Local man indicted on federal cyber attack charges

Beaver County Times/October 29, 2009

Camden, New Jersey - A Center Township man was indicted last week on federal charges that he launched cyber attacks against several Web sites, including one against a group that tracks online vigilantes.

Bruce Raisley was charged with fraud activity for alleged 2007 computer attacks on Web sites for Corrupted Justice, music magazine Rolling Stone and the Rick Ross Institute, which studies cult activity.

Charges were filed against Raisley, no age or address available, in June, and a federal grand jury handed down an indictment against Raisley on Oct. 22. Raisley was arrested on June 30 and released on $100,000 unsecured bond. He is to be arraigned on the indictment on Nov. 2.

According to documents from the U.S. District Court of New Jersey’s office in Camden, Radar Magazine published an article called "Strange Bedfellows" in September 2006, while Rolling Stone published an article in July 2007 called "To Catch a Predator: The New American Witch Hunt for Dangerous Pedophiles."
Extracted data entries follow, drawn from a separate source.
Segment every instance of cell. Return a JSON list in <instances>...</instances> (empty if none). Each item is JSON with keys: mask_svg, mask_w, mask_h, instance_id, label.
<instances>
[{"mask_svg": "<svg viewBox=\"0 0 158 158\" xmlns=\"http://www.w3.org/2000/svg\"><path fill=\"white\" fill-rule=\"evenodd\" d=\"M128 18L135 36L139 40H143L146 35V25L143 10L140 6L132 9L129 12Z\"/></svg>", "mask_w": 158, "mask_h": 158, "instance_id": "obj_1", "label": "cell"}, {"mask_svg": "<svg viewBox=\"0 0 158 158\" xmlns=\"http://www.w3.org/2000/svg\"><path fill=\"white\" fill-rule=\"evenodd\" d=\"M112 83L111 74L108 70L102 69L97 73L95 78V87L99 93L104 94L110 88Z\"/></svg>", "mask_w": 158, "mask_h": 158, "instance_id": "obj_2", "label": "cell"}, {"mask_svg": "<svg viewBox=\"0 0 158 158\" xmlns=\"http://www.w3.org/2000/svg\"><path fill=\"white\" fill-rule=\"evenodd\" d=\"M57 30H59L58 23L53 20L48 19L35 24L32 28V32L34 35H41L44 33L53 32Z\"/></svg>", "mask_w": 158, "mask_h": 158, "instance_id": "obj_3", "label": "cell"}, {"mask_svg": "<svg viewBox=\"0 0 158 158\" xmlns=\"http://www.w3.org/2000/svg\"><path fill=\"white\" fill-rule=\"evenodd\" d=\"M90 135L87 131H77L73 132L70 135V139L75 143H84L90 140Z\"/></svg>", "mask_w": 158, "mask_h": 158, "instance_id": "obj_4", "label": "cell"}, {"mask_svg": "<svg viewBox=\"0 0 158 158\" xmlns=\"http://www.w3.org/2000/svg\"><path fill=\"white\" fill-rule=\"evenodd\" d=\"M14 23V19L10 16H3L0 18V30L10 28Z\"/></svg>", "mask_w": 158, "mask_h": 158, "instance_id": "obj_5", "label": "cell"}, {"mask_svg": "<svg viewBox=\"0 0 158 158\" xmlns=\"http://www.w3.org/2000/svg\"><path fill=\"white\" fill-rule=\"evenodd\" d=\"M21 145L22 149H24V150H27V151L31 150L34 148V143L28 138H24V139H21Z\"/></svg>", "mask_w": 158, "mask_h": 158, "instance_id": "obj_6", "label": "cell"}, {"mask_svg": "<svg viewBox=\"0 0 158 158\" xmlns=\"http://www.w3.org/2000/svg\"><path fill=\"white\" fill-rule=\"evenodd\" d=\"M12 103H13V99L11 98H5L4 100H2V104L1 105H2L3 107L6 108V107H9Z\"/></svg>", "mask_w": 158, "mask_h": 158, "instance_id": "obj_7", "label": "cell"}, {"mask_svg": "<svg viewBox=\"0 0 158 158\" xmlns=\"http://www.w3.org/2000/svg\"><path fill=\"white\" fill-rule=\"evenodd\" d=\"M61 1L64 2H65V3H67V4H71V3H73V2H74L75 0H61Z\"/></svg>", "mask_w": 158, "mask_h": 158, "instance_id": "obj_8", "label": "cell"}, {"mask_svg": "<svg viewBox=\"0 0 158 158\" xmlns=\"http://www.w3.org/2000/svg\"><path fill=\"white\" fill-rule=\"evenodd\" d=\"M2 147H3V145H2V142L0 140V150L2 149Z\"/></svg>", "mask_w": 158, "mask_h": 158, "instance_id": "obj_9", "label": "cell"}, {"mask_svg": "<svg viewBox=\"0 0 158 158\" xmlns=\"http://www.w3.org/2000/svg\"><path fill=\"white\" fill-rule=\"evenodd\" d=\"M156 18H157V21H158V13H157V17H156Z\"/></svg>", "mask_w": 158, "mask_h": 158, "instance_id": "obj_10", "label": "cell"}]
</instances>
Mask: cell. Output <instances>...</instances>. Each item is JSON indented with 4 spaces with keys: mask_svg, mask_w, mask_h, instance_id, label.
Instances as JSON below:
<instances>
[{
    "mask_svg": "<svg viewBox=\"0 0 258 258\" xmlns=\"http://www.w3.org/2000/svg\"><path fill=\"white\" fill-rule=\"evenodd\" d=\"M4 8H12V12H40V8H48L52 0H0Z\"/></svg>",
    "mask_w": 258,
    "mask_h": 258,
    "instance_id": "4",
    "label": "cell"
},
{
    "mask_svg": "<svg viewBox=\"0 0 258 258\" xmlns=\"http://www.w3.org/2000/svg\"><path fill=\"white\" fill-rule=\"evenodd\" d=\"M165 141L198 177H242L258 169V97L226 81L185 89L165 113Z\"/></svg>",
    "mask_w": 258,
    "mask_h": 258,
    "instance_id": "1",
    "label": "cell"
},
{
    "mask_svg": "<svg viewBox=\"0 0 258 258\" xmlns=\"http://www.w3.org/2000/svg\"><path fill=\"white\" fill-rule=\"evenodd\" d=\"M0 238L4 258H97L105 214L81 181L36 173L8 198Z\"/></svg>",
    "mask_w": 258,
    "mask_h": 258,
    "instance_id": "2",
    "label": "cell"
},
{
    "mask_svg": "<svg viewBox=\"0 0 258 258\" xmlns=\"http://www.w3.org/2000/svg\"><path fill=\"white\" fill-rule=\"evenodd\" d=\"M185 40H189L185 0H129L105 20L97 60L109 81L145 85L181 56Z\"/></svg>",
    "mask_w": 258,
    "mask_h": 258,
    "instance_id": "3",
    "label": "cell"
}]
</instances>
The articles detailed the activities of Perverted Justice, a group of volunteers who work to expose online sexual predators. Detractors, including Corrupted Justice, label them vigilantes, according to court documents. Raisley first was a volunteer with Perverted Justice, according to court documents, but stopped in 2006 and became a member of Corrupted Justice.

According to the Perverted Justice Web site, Raisley signed up for the Web site’s forums in 2004, posting negative comments about the group’s activities. After Raisley was kicked off the Web site, according to Perverted Justice, he started to make threats against Web site members.

The articles by Radar and Rolling Stone described an online incident in which Xavier Von Erck, the founder of Perverted Justice, tricked Raisley into believing Von Erck was a woman and then posted details about the exchange online.

The stories were reposted on various Web sites, including Corrupted Justice, Rolling Stone and the Rick Ross Institute. Raisley told federal investigators that he asked Corrupted Justice and Rick Ross to remove the stories from their Web sites, according to court documents, but they did not.

Federal authorities accused Raisley of using malicious software to infect computers as far away as Slovenia to create a network of computers that flooded the Web sites, either slowing them down or crashing them completely in 2007 and 2008.

According to court documents, an administrator from Corrupted Justice said Raisley contacted him online to "gloat that he had taken down (the Web site’s) servers" in November 2007.

In a similar attack on March 10, 2008, the same administrator called Raisley, prosecutors said, and Raisley said that he "unleashed a virus that could never be stopped" and that the administrator "could kiss (his) Web site goodbye because nothing could protect the servers against this attack" and the Web site "is finished forever."

In early 2008, the FBI determined that Raisley was controlling the attack and raided his home on March 27, 2008, according to court documents.

Raisley denied controlling the cyber attack from his home, according to court documents, but when agents took a memory stick, he said, "The memory stick you took has on it everything you need" and then admitted using programs on the stick to attack the Web sites.

On the Perverted Justice Web site, the group labeled Raisley as a "longtime harasser" and said the group "may deal with these electronic attacks forever" because of the number of infected computers.

Raisley lived in Arkansas before he moved to Beaver County, according to court records; the date when he moved to western Pennsylvania wasn’t listed. He could not be reached for comment Thursday. He is represented by a federal public defender.